* [WHAT YOU ARE ASKED TO DO]:
Reproduce word for word the stretch of rows below from the line containing "Within the photograph provided, of" through the line containing "2. the smiling".

* [ENTRIES SHOWN]:

------------------------

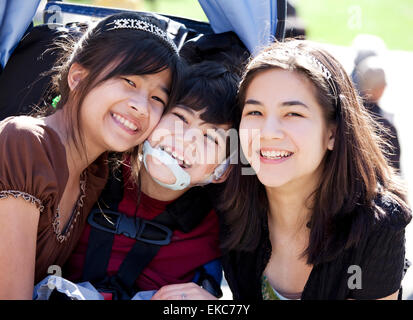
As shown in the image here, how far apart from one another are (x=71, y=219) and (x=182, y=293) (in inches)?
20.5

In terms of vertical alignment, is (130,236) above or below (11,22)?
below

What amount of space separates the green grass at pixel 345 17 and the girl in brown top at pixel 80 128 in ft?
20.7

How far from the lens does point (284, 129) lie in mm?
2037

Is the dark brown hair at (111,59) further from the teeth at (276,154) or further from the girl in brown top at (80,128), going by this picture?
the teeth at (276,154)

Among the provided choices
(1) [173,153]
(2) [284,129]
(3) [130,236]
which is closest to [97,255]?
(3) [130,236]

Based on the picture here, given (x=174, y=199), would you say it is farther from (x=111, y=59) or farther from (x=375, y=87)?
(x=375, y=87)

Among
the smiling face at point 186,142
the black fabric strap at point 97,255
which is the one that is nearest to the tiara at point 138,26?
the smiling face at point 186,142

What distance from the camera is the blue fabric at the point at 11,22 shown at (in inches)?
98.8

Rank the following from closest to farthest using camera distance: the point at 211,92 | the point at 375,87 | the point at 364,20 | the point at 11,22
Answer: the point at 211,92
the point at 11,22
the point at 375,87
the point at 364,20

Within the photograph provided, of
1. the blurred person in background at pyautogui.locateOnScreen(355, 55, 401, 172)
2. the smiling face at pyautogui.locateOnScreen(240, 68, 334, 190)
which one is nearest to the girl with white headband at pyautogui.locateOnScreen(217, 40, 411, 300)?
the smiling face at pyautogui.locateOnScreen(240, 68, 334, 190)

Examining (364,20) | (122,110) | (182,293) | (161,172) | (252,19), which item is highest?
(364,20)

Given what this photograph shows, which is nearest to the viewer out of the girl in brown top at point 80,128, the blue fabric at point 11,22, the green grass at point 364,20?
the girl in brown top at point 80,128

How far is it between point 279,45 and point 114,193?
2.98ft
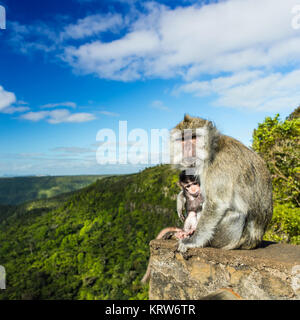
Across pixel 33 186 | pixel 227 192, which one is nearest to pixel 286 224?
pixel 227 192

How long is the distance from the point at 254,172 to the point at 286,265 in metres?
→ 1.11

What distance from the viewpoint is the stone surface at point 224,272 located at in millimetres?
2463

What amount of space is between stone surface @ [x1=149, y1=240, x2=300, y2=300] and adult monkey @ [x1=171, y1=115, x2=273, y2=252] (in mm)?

------------------------

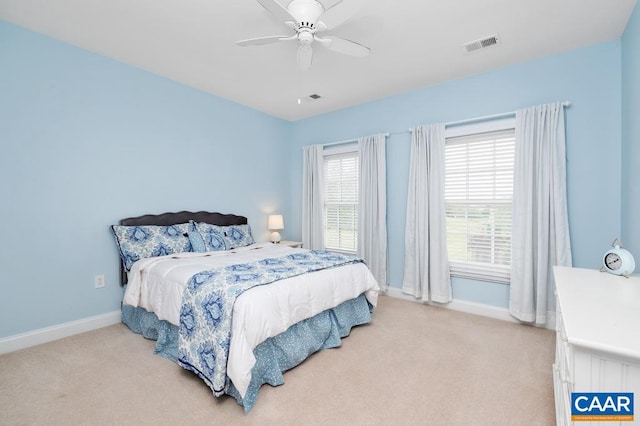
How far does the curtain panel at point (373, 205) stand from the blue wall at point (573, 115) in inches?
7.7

------------------------

* [COMPLETED EXERCISE]:
Within the photograph provided, of
1. the blurred person in background at pyautogui.locateOnScreen(355, 55, 401, 172)
2. the smiling face at pyautogui.locateOnScreen(240, 68, 334, 190)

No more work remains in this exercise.